Superman: I’m going to give you one last chance to stop acting like Nazi stormtroopers!
They blow that chance. A gun goes off and Superman has to shield Lois Lane (Phyllis Coates) from the bullet; then he urges her inside and away from the door, and says the following to the mob:
Whoever fired that shot nearly hit Miss Lane. Obviously none of you can be trusted with guns. So I’m going to take them away from you.
Which he does. He beats up a bunch of Texans and takes the guns from their cold, not-so-dead hands. How delicious is that? From the perspective of 21st-century political debates, in which the Second Amendment is viewed as sacrosanct, and nutjobs everywhere are worried that President Obama is “coming for their guns,” this is a laugh-out-loud moment. What used to be entertainment is now a nightmare scenario for the paranoid. Who knows? Maybe Superman put the fear in them in the first place.

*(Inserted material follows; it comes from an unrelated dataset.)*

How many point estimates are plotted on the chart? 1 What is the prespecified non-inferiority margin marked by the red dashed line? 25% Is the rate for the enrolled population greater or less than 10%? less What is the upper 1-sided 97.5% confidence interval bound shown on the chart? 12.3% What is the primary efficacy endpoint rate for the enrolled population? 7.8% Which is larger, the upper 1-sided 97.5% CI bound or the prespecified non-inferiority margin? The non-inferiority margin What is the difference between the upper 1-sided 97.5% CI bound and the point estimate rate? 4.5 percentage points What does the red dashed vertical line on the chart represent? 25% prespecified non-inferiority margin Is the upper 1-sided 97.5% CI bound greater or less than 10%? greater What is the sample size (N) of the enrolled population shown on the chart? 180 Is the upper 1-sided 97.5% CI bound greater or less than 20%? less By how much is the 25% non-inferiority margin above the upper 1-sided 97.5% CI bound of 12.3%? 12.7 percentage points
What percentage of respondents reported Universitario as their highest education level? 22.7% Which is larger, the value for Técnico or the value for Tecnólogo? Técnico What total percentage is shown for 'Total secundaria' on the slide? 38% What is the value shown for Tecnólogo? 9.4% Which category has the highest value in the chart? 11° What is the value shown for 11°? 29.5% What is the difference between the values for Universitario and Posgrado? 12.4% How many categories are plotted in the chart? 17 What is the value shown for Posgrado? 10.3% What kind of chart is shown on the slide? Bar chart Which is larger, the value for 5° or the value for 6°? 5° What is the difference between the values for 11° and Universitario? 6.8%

Superman vs. the First Amendment
That’s how this Superman deals with the Second Amendment. He’s not much better with the First.
When the presence of the Mole Men first become known, we get this exchange between Lois and Superman:
Lois: I’ve got to get to phone. Why this is the biggest story of the century!
Superman: I wouldn’t do that if I were you, Miss Lane.
Lois: And why not?
Superman: You know what’ll happen. Screaming headlines. Monsters Invade Western Town.
Lois: I’m a newspaperwoman and I have an obligation to report the facts.
Superman: That’s true. But these facts would start a nationwide wave of hysteria. You saw what happened here tonight. No. If we’re going to stop this thing, it has to be stoppped here and now.
PR dude: He’s right, Miss Lane.
Lois (deflated): I guess so.
Oh, Lois. Where’s our feisty girl from the Fleischer cartoons or the Kirk Alyn serials? Or the comic book or comic strip? This is part of the tamping down of Lois Lane in the 1950s. She can’t hear the scoop for the wedding bells in her head. She promises to love, honor, and obey even though there ain’t no ring on that finger.
So what happens after Superman dispenses with Luke and the mob? The escaped mole man returns with two others and a big ray gun, which they train on Luke, who screams in pain until Superman steps between him and the gun.
Luke: You saved my life.
Superman (sneering): That’s more than you deserve.
Eventually the mole men return underground and blow up the well. “It’s almost as if they were saying, ‘You live your life and we’ll live ours,’” Lois says, amazed. Superman nods.
Believe it or not, that’s the end.
“Superman and the Mole Men” is a dry, little black-and-white movie filmed in a dry, little backlot somewhere. Its main action consists of a midget in bald wig and furry suit being pursued over nondescript brush and hills. The whole thing makes me vaguely nauseous. It’s like something you’d only watch when you were sick in bed; and it would only make you sicker.
But it’s worth it for the gun scene.